◆ **Request a**: Find each line in the records that contains the word "this", and copy those lines.

— begin Excerpt to read —

Usually on an annual basis, you will also pay a maintenance fee, which is used toward the operation and upkeep of the resort at which you own. This is not a fee which is collected by RCI - you pay your resort directly.



*Exchange Vacations * *USD (Call Center/RCI.com)*
RCI Points Reservation 14 nights + $288
RCI Points Reservation: 7+ Nights  $209
RCI Points Reservation 6 nights      $199
RCI Points Reservation: 5 Nights.   $179
RCI Points Reservation 4 nights      $139
RCI Points Reservation: 3 Nights    $109
RCI Points Reservation 2 nights       $79
RCI Points Reservation: 1 Nights      $59
Cruise Exchange - 20,000 Points    $149
*Managing Your Points* *USD*
Points for Deposit Fee.                    $49
*Miscellaneous Fees* *USD*
Guest Certificates                           $84


----------



## Free2Roam (Jun 2, 2018)

Incredible... this just brings me one step closer to quitting RCI.


----------



## Cyberc (Jun 2, 2018)

At least they didn’t jack up the regular exchange fee as it seems to remain the same. At least for 1 week / 7 days.


----------



## Free2Roam (Jun 2, 2018)

Looks to me like all RCI Points Exchange fees are going up $10. Points for deposit fee I believe is currently $26...going up to $49. Just ridiculous...


----------



## LMD (Jun 2, 2018)

I have been an RCI member for nearly 20 years. This will be my last year. Not only do the fees keep going up but it is harder and harder to get a decent exchange. They have served me well. Lots of memorable vacations over the years.


----------



## klpca (Jun 2, 2018)

They are their own worst enemy here. Keep raising fees without improving the user experience, causing people to stop using/depositing with them, which causes trades to get harder - it's a vicious circle. Exchanging is a crapshoot with any company but at least Interval has kept their fees lower (although they are inching closer to RCI levels). Interval has eplus which I add to every trade as cheap insurance, and their platinum levels add actual value which I definitely didn't find with RCI.

— end Excerpt to read —
— begin Exercise data —

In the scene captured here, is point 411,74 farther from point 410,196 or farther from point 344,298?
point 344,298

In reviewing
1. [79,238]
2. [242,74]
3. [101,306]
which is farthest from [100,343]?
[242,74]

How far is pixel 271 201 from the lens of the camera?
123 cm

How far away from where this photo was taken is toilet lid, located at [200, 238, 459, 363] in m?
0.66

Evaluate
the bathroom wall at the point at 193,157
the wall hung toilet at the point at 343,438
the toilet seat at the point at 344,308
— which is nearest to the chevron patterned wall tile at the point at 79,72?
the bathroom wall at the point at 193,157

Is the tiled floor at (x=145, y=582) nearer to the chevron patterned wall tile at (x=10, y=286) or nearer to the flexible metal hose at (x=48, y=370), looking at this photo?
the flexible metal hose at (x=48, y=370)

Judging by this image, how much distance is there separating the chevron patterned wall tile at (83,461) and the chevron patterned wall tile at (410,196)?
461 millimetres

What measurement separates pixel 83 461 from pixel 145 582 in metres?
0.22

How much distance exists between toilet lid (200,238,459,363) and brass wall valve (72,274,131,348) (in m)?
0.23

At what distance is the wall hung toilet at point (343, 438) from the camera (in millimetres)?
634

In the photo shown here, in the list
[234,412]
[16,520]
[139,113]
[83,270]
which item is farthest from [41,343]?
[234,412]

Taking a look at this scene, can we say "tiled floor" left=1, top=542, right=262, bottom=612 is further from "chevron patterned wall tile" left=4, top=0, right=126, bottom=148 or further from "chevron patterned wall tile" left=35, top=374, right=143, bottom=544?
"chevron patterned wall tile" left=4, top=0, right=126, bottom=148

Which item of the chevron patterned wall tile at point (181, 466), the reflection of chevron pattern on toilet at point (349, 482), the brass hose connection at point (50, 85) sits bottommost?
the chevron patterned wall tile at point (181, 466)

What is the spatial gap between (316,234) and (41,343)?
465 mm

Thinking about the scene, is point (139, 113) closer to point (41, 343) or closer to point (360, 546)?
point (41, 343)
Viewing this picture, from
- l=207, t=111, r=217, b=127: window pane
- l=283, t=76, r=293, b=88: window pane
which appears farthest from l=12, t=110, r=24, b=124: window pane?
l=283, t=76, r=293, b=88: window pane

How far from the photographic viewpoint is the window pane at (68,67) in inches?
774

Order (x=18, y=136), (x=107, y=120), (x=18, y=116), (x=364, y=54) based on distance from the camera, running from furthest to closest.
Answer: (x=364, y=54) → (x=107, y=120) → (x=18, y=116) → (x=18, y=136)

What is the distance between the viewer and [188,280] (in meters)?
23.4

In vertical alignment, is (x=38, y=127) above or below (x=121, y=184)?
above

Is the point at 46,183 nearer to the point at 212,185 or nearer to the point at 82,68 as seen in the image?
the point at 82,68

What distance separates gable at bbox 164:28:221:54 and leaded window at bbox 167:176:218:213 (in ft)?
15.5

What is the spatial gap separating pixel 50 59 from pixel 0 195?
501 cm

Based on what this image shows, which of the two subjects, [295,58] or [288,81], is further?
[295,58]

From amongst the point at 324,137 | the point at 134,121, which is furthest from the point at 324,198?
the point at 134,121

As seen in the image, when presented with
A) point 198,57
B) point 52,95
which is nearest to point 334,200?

— end Exercise data —

◆ **Request b**: Rewrite the RCI fees thread from "## LMD (Jun" to "over the years.", replacing "memorable" with "enjoyable".

◆ **Reply a**:
How far away from where this photo was taken is toilet lid, located at [200, 238, 459, 363] in m?
Is the tiled floor at (x=145, y=582) nearer to the chevron patterned wall tile at (x=10, y=286) or nearer to the flexible metal hose at (x=48, y=370), looking at this photo?
Judging by this image, how much distance is there separating the chevron patterned wall tile at (83,461) and the chevron patterned wall tile at (410,196)?
Taking a look at this scene, can we say "tiled floor" left=1, top=542, right=262, bottom=612 is further from "chevron patterned wall tile" left=4, top=0, right=126, bottom=148 or further from "chevron patterned wall tile" left=35, top=374, right=143, bottom=544?
Viewing this picture, from
Based on what this image shows, which of the two subjects, [295,58] or [288,81], is further?

◆ **Reply b**:
## LMD (Jun 2, 2018)

I have been an RCI member for nearly 20 years. This will be my last year. Not only do the fees keep going up but it is harder and harder to get a decent exchange. They have served me well. Lots of enjoyable vacations over the years.